――よく聞く「悪役令嬢系」は少し毛色が違いますよね?
坪井 「スタンダード令嬢系」は舞台は異世界ですが、ストーリー自体は普通の恋愛小説に近く、携帯小説やハーレクインなどのいわゆる「ベタベタな恋愛小説」の流れをくんでいます。一方で「悪役令嬢」は男性向けラノベやゲームの影響をより強く受けていて、異世界転生ジャンルの女性向け版として生まれています。時期的には2019年から目立ちはじめて2020年にブレイクしたイメージですね。
すず木 「悪役令嬢」はもともと乙女ゲー(男性を攻略する女性向けの恋愛ゲーム)やマンガに出てくる悪役の女性のことで、かなりゲームっぽい世界観を引き継いでいます。本来であればゲームの主人公ヒロインに負けて破滅する女性キャラに転生してしまい、破滅を回避してハッピーエンドを目指すのがテンプレの形です。
「悪役令嬢」の主人公が鈍感というより合理的な理由
――ゲームの「あるある」を逆手に取った設定のぶん、前提知識はある程度必要になりそうですね。

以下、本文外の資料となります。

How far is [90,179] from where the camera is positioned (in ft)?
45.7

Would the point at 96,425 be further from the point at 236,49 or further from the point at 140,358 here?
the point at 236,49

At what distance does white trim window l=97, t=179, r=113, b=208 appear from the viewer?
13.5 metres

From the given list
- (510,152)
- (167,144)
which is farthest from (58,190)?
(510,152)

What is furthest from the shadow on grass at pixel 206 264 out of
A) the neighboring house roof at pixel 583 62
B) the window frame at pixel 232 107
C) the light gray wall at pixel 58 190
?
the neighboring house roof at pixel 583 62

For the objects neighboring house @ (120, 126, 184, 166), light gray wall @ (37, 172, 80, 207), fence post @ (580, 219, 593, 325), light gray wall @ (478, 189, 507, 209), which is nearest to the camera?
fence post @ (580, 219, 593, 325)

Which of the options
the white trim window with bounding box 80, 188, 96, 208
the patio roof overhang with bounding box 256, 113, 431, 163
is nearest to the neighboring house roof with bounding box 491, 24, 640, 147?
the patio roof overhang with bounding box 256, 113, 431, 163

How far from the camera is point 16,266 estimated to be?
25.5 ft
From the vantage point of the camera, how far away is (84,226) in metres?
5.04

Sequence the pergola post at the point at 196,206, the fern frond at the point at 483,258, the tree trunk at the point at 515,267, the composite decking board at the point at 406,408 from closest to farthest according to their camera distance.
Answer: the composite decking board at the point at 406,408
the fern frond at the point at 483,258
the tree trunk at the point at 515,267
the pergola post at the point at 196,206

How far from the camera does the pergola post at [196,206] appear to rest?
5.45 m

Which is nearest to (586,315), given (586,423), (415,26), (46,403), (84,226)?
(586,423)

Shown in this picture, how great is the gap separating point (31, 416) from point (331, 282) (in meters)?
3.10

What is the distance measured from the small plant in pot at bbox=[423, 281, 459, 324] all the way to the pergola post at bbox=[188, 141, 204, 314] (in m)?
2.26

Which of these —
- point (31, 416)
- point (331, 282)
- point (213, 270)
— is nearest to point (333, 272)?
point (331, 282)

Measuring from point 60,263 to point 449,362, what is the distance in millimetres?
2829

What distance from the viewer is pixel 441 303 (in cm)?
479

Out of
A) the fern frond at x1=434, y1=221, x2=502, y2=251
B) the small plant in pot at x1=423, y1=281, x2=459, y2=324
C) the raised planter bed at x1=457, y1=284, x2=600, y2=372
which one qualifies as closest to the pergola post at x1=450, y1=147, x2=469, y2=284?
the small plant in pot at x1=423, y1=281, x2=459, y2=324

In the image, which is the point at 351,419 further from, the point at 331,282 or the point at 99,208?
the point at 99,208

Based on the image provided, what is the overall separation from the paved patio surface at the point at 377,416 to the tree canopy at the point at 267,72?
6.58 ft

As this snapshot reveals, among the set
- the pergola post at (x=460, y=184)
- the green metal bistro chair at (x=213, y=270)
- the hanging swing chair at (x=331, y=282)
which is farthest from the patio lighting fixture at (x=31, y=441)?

すず木 普通の恋愛小説として読みやすい令嬢系よりも、少しコアな層を狙ったジャンルではありますね。
代表作には『乙女ゲームの破滅フラグしかない悪役令嬢に転生してしまった』(通称「はめふら」)があります。「映画の中で『戦争が終わったら結婚しよう』と言う人が死ぬ」のような、いわゆる“破滅フラグ”満載のゲームの世界に転生した女性主人公が、一生懸命フラグを回避する物語です。次々表れる「あるある」な破滅フラグをどう避けるかのハラハラ感、回避できた時のスッキリ感が人気です。
――「スタンダード令嬢系」では鈍感で奥手な主人公が人気とのことでしたが、「悪役令嬢」はもうちょっとコミカルで必死なんですね。
坪井 ゲーム的な世界に現代人が転生しているので、主人公は純朴というよりは客観的に考えて未来を計算することが多いですね。ヒロイン役の女性に意地悪をすると破滅が近づいてしまうので、人助けをするのも優しく振舞うのも自分が生き残るため、という合理的な面が強いです。
――「悪役令嬢系」では敵役になる、本来のヒロイン側はどう描かれるのでしょうか。ちょっとややこしいのですが……。
すず木 (笑)。例えば『はめふら』だと、悪役令嬢に転生した主人公がヒロインをいじめる代わりに助けようとすることで、人間関係が大きく変化していきます。悪役令嬢を見限ってヒロインと結ばれるはずだったイケメン王子様が悪役令嬢のことを好きになり、ヒロインも悪役令嬢を慕うようになります。全員が幸せな世界が訪れるんです。
――1周まわって「スタンダード令嬢」のような形に(笑)。